The first patients at Amsterdam UMC have been successfully treated with the DNA scissors CRISPR-cas. Patients with angioedema, or fluid accumulation, have been declared disease-free and stopped taking medication. “I wouldn’t have dreamed a few years ago that we could already achieve this now.”
“Overwhelmed,” was how internist Danny Cohn felt when the experimental clinical treatment proved successful. Ten patients with the hereditary disease angioedema turned out to be disease-free after one treatment with CRISPR-cas.

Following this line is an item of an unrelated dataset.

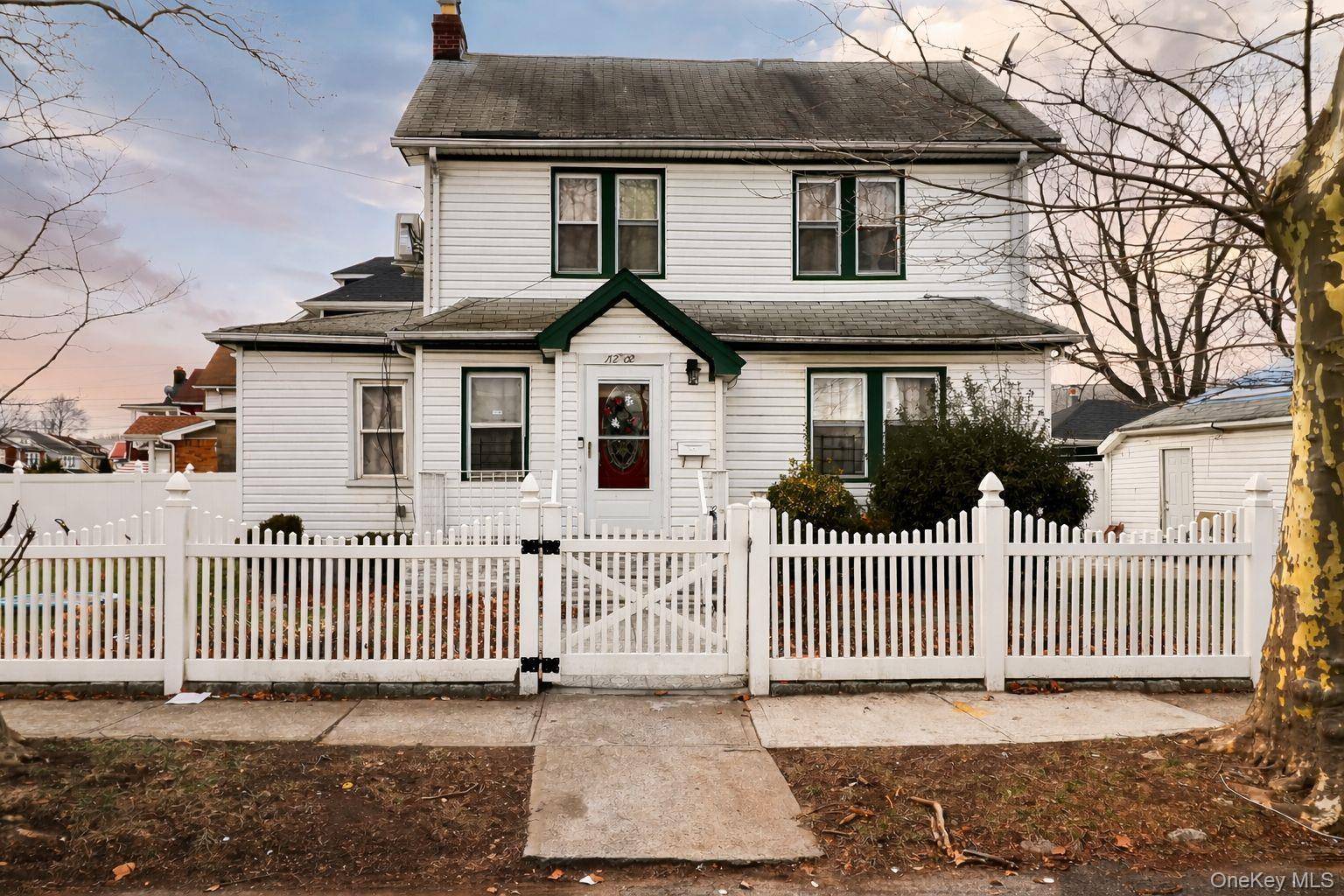 5 Bedroom Home for Sale in Queens Village - New York - USA - 1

The publication appeared last night in the professional journal New England Journal of Medicine. Cohn comments: “We have never been so close to the ultimate treatment goal: a normal life for patients with hereditary angioedema. I wouldn’t have dreamed a few years ago that we could already achieve this now.”
The patients with hereditary angioedema—the hereditary disease in which sudden swelling can occur anywhere in the body, sometimes resulting in death, hereinafter referred to as angioedema—were given a three-hour treatment with a CRISPR-cas infusion. Two of these patients were treated at Amsterdam UMC. Up to six months after treatment, patients no longer experience symptoms with no serious or lasting side effects.

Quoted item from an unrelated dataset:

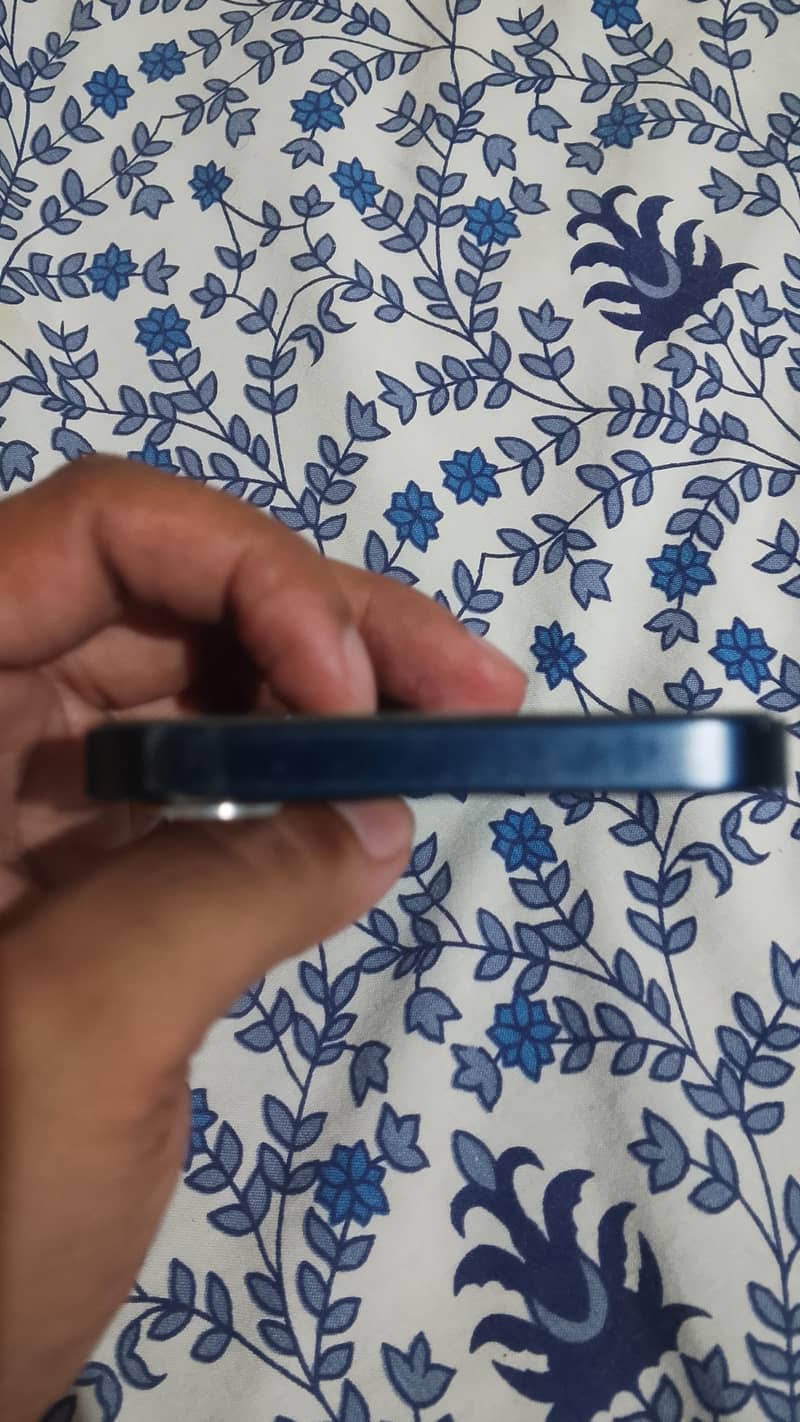 Apple iPhone 12 4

This is revolutionary, because CRISPR-cas, the molecular scissors that can cut and paste pieces of DNA and was awarded the Nobel Prize in 2020, had not previously been used in the Netherlands for treatment inside the body of patients. Cohn says: “The scissors are doing their cut-and-paste work in the Netherlands for the first time in the human body, in vivo. As far as I know, this has only been done once before worldwide.” That research was again conducted with the participation of research institutes such as the Cambridge University Hospitals and the University of Auckland.
Functional healing
Yet cure is not the right word, Cohn explains further. “I call it functional healing. That’s because the hereditary error in the DNA is still there. Thus the disease is not gone from the patient, although the patient no longer experiences symptoms.”
Here’s why. People with the disease angioedema have an inherited error in their DNA that prevents the production of a certain protein. That protein is crucial for inhibiting the production of kallikrein, a messenger protein produced in the liver that causes swelling. If kallikrein is not present, there are no swellings, researchers from Amsterdam UMC previously discovered.
So to combat the swelling, the production of kallikrein must be reduced. To do this, the researchers use CRISPR-cas, which can cut out the piece of genetic material that tells them how to make kallikrein and then glue the DNA back together. Cohn says: “So we don’t fix the mistake in the DNA that causes angioedema, but we inhibit the messenger protein kallikrein, which relays the message that swelling should occur.’
Address label
To ensure that CRISPR-cas is delivered purely and exclusively to the liver, the researchers packaged it in fat globules provided with an “address label.” Receptors on liver cells recognize that label and absorb the fat globule into the cell.
Had the researchers really wanted to cure the disease, they would have had to replace the entire pathogenic gene. Cohn says: “That piece of genetic material is too big to put into a small fat globule. That can only be done with a harmless virus or a new delivery system that is yet to be developed but still in the future in human patients.”
Another way to completely remove an inherited disorder from the DNA is to harvest stem cells from the patient and treat them outside the body (ex vivo) with CRISPR-cas and then return them. Last November, medical approval was given to treat sickle cell disease this way for the first time.
So in the case of angioedema, patients can still transmit the disease to offspring, as the DNA in the reproductive cells remains unaffected. But there is the consolation that by then, there will be proper treatment for their offspring.
Other hereditary diseases
The research in angioedema paves the way for the treatment of all kinds of other hereditary diseases with CRISPR-cas. Says Cohn: “I specialize in angioedema, but when I look at the literature, the applications are endless. This includes neurological diseases, blood clotting diseases, muscle diseases but also tumors.
Meanwhile, more than two patients at Amsterdam UMC have already been treated with the CRISPR infusion against angioedema. All patients will continue to be monitored over the next 15 years, but Cohn does not expect to see a relapse. “The effect of the treatment is also visible in new liver cells, so it truly is permanent.”